Aucun doute, la « naturalité » constitue une requête croissante en officine. « 80 % des pharmaciens constatent une augmentation des demandes », avance Laurent Mermet, responsable marketing France de Naturactive (Pierre Fabre Consumer Health Care). De toute évidence, cette progression, vouée à s’intensifier, s’inscrit sur la tendance, plus globale, du naturel, tous produits (alimentation, hygiène-beauté, traitements…) et tous circuits confondus. Un credo qui touche 83 % de nos concitoyens échaudés par les scandales sanitaires qui font régulièrement l’actualité. La naturalité est perçue comme un « impératif » pour 34 % des répondants.

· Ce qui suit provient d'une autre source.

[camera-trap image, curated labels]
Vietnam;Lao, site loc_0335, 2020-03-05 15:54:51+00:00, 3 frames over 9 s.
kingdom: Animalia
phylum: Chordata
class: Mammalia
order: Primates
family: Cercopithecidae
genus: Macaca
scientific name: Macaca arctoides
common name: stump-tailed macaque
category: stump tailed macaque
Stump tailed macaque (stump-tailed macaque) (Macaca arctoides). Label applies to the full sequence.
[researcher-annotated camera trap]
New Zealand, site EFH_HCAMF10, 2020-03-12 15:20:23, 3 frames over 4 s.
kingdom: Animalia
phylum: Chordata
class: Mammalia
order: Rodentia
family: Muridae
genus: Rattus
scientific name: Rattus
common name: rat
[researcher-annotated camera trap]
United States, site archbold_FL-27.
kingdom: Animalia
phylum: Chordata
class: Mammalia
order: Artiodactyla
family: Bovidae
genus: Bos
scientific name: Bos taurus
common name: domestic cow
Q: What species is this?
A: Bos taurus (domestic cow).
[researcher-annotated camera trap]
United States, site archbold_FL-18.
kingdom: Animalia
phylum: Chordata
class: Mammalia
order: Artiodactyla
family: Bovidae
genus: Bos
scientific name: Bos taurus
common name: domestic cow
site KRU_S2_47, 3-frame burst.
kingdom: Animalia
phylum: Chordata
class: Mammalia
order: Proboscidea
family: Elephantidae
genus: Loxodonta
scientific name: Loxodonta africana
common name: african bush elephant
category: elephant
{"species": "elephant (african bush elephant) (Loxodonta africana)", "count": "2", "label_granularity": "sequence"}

Exit les consommateurs moutons prêts à avaler ou à s’enduire de n’importe quoi : si 69 % des Français regardent les informations sur les emballages, 78 % recherchent la liste des ingrédients. La confiance n’est plus de mise. L’officine n’est pas épargnée, 26 % des Français se tournant vers des médecines douces, selon une étude Kantar Media (« Bien-être et santé, une priorité pour les Français », janvier 2015).

MODERNISATION

Plus largement, la tendance est aux traitements à base de plantes, « pour soigner ou prévenir les petites pathologies du quotidien », expose Laurent Mermet. Rappelons le succès de la phytothérapie ou encore de l’aromathérapie qui enregistrent des progressions à deux chiffres (respectivement, + 11 % et + 15 %, cumul mobile à septembre 2015, Celtipharm). « La remise en cause d’une molécule, un risque d’accoutumance, de mésusage ou encore une utilisation interdite aux enfants peut orienter le consommateur vers un produit naturel », observe Christelle Paty, chef de produit Prospan chez Merck Médication familiale.

Certains secteurs (antipoux, antimoustiques, antitussifs…) se sont, pour ces raisons (toxicité, effets secondaires), clairement tournés vers la naturalité. Parallèlement à une demande en hausse, l’offre s’est également adaptée et renouvelée : « Le naturel n’est pas contradictoire avec l’innovation et la praticité. Il a gagné en modernité et est entré dans les mœurs », fait remarquer Christelle Paty. Comprenons qu’aux tisanes d’antan ont succédé les dosettes (Mediflor) prêtes à être insérées dans un appareil type Nespresso. Aux côtés des huiles essentielles unitaires sont apparues les formules prêtes à l’emploi de l’aromathérapie.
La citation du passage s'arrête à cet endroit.